There is plenty of evidence to suggest that this interpretation is correct.
Within the AnandTech data, the fact that these threads are usually on the LITTLE cores, and running those at low frequency, suggests they are not high priority threads.
This paper from MS research confirms the hypothesis:
http://research.microsoft.com:8082/en-us/um/people...
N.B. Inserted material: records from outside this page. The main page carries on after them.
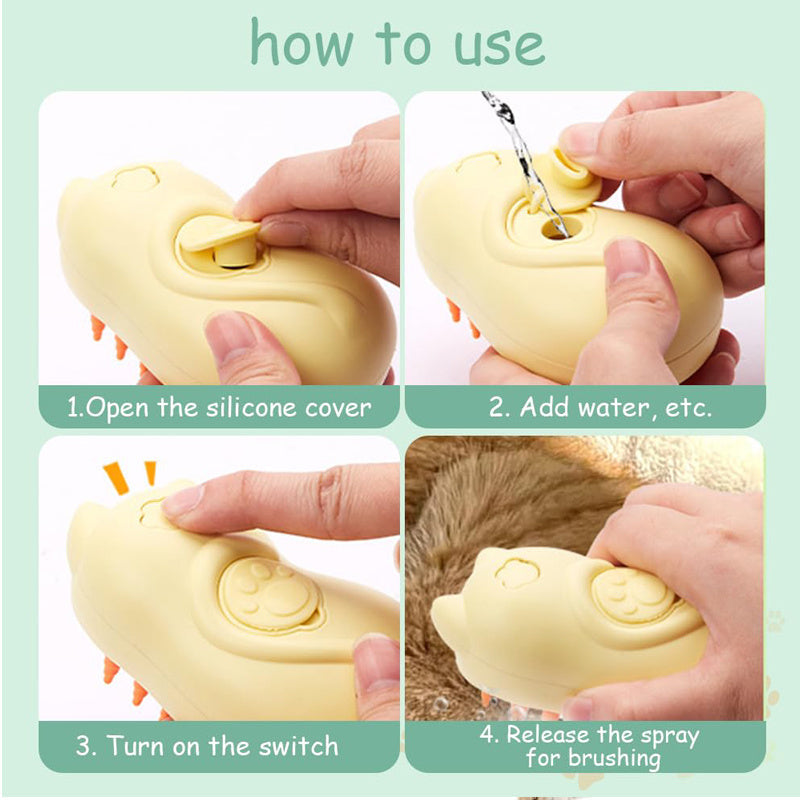 how to use

1.Open the silicone cover

2. Add water, etc.

3. Turn on the switch

4. Release the spray for brushing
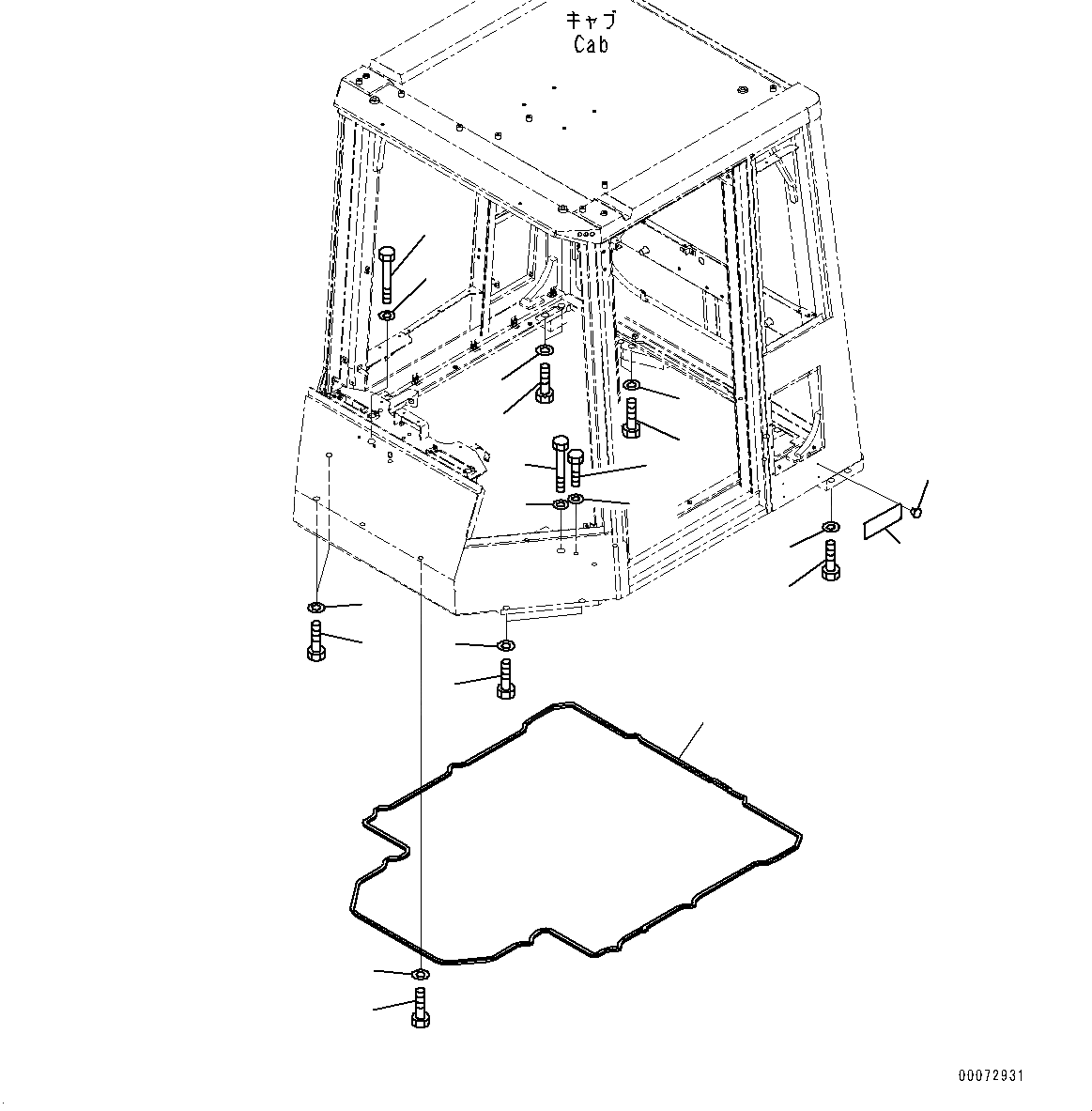 キャブ
Cab

00072931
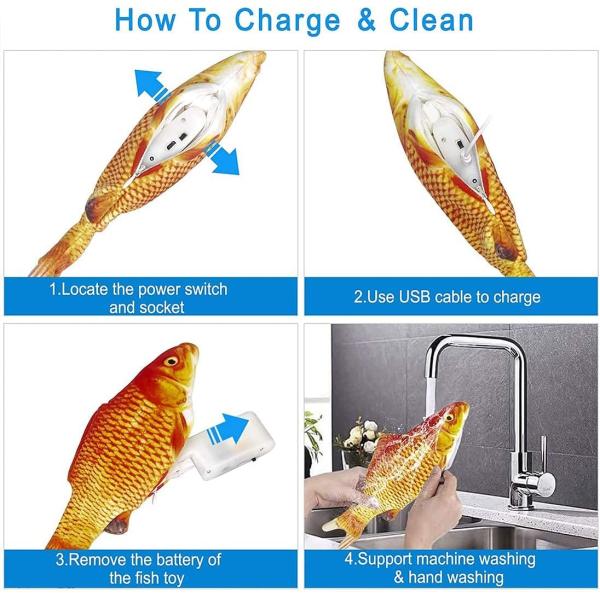 How To Charge & Clean

1.Locate the power switch and socket

2.Use USB cable to charge

3.Remove the battery of the fish toy

4.Support machine washing & hand washing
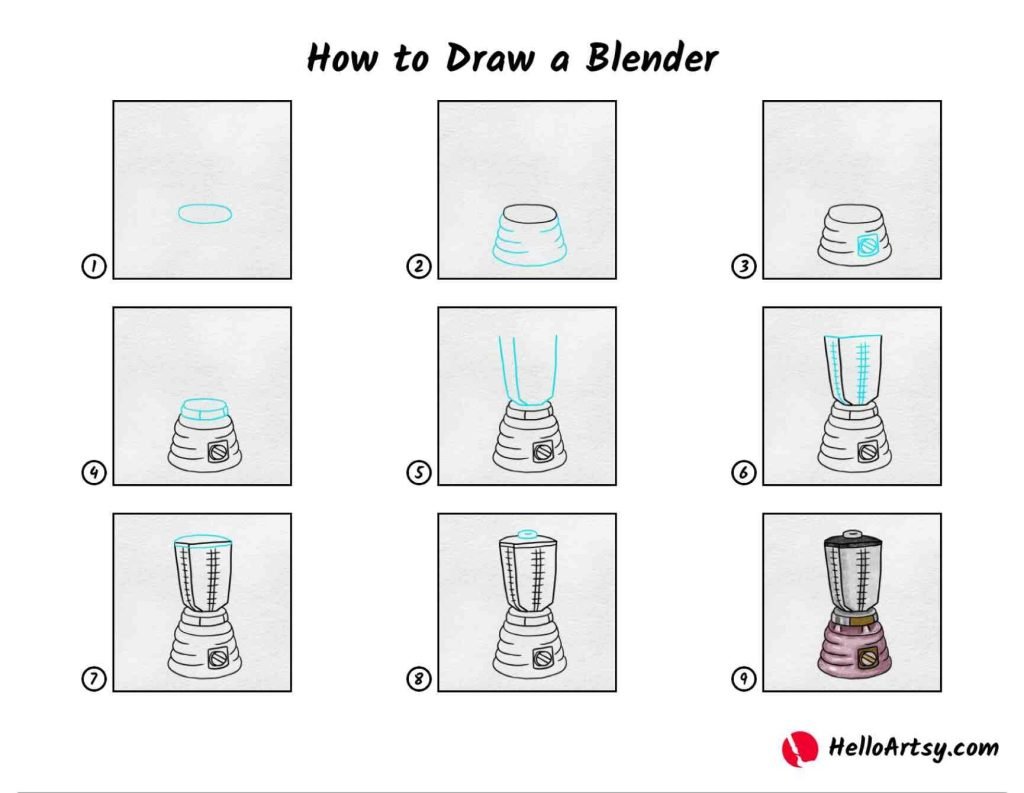 How to Draw a Blender

1

2

3

4

5

6

7

8

9

HelloArtsy.com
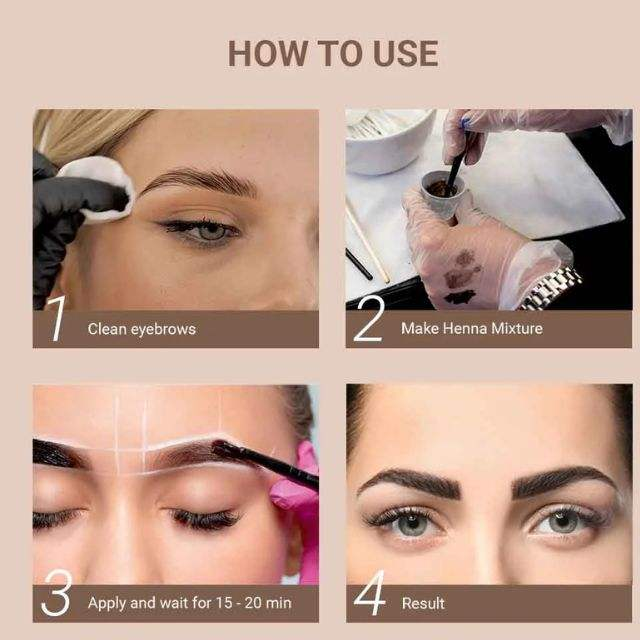 HOW TO USE

1 Clean eyebrows

2 Make Henna Mixture

3 Apply and wait for 15 - 20 min

4 Result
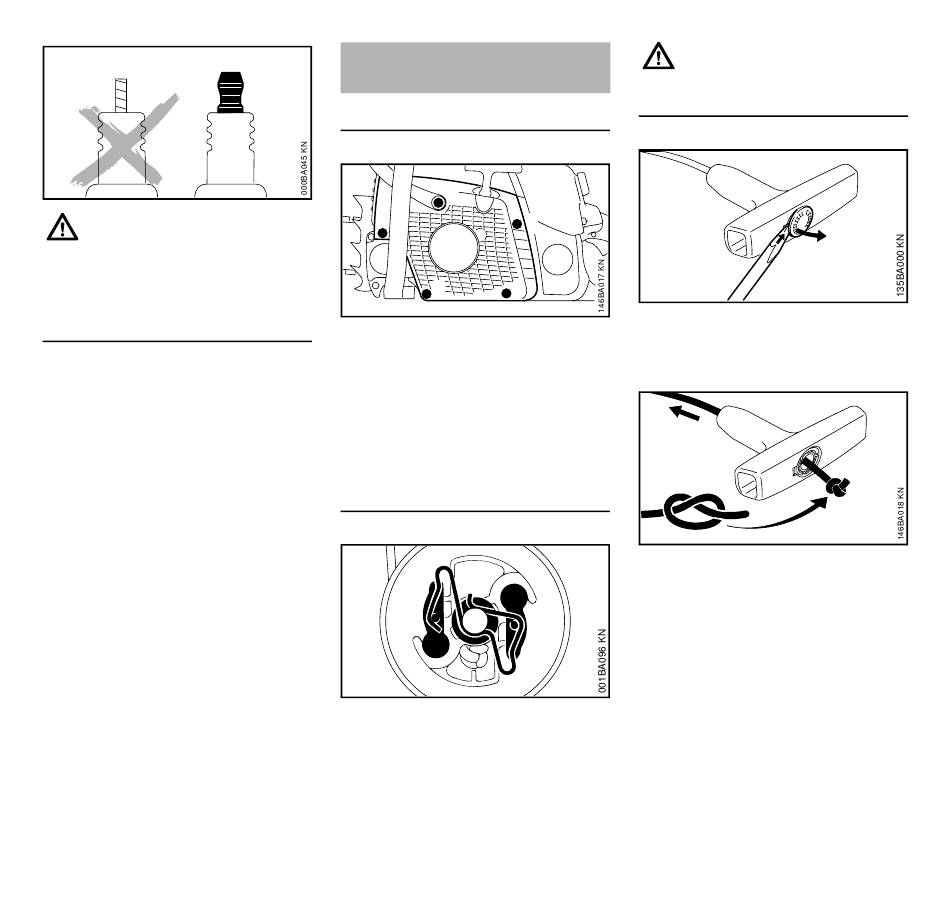 000BA045 KN

146BA017 KN

001BA096 KN

135BA000 KN

146BA018 KN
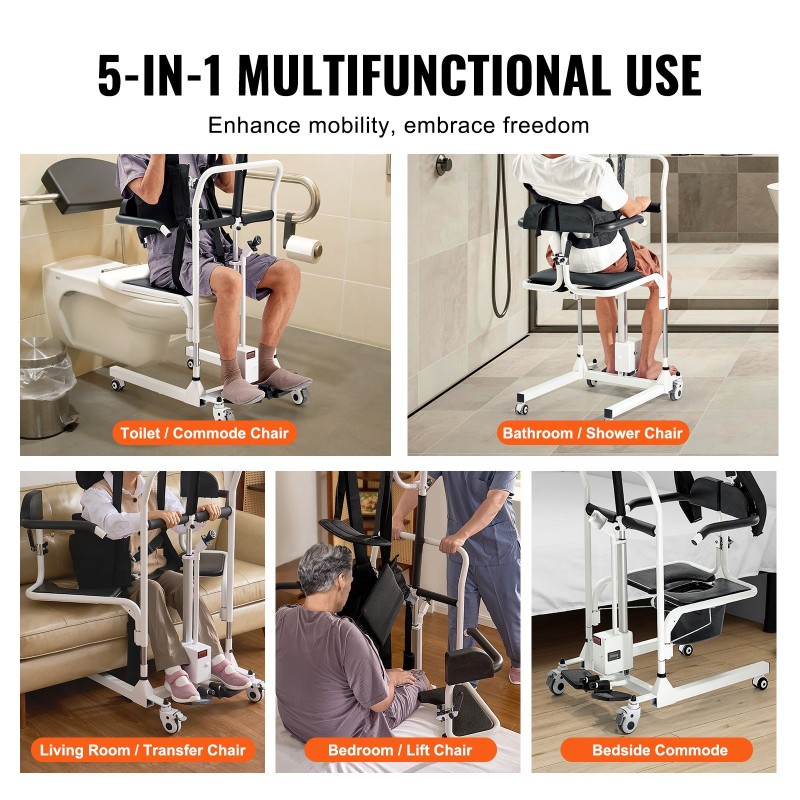 5-IN-1 MULTIFUNCTIONAL USE

Enhance mobility, embrace freedom

Toilet / Commode Chair

Bathroom / Shower Chair

Living Room / Transfer Chair

Bedroom / Lift Chair

Bedside Commode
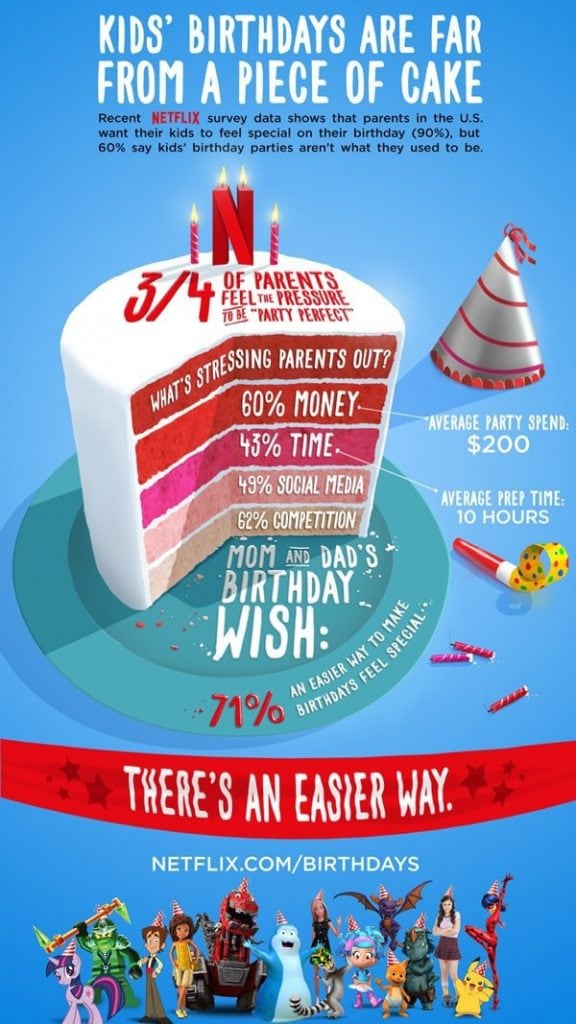 KIDS' BIRTHDAYS ARE FAR FROM A PIECE OF CAKE

Recent NETFLIX survey data shows that parents in the U.S. want their kids to feel special on their birthday (90%), but 60% say kids' birthday parties aren't what they used to be.

N

3/4 OF PARENTS FEEL THE PRESSURE TO BE "PARTY PERFECT"

WHAT'S STRESSING PARENTS OUT?

60% MONEY

43% TIME

49% SOCIAL MEDIA

62% COMPETITION

AVERAGE PARTY SPEND: $200

AVERAGE PREP TIME: 10 HOURS

MOM AND DAD'S BIRTHDAY WISH:

71% AN EASIER WAY TO MAKE BIRTHDAYS FEEL SPECIAL

THERE'S AN EASIER WAY.

NETFLIX.COM/BIRTHDAYS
Now there is a whole lot of tribalism going on in this thread. I'm not interested in that; I'm interested in the facts. What the MS paper states (confirmed, IMHO) by these AnandTech results, is that there is a reasonable (around 20%) throughput improvement in going from one to two threads, along with a small (around 10%) energy drop, and that going from two to three or four cores buys you only very slight further energy and performance boosts.
In one sense this means there's no harm in having octacores around --- they don't seem to burning energy, and in principle they could deliver extra snappiness (though the lousiness of the scheduling in these AnandTech results suggests that's more a hope than a reality). But there's a world of difference between the claim "doesn't hurt energy, may occasionally be slightly useful" and the claim "pretty much always useful because apps are so deeply threaded these days".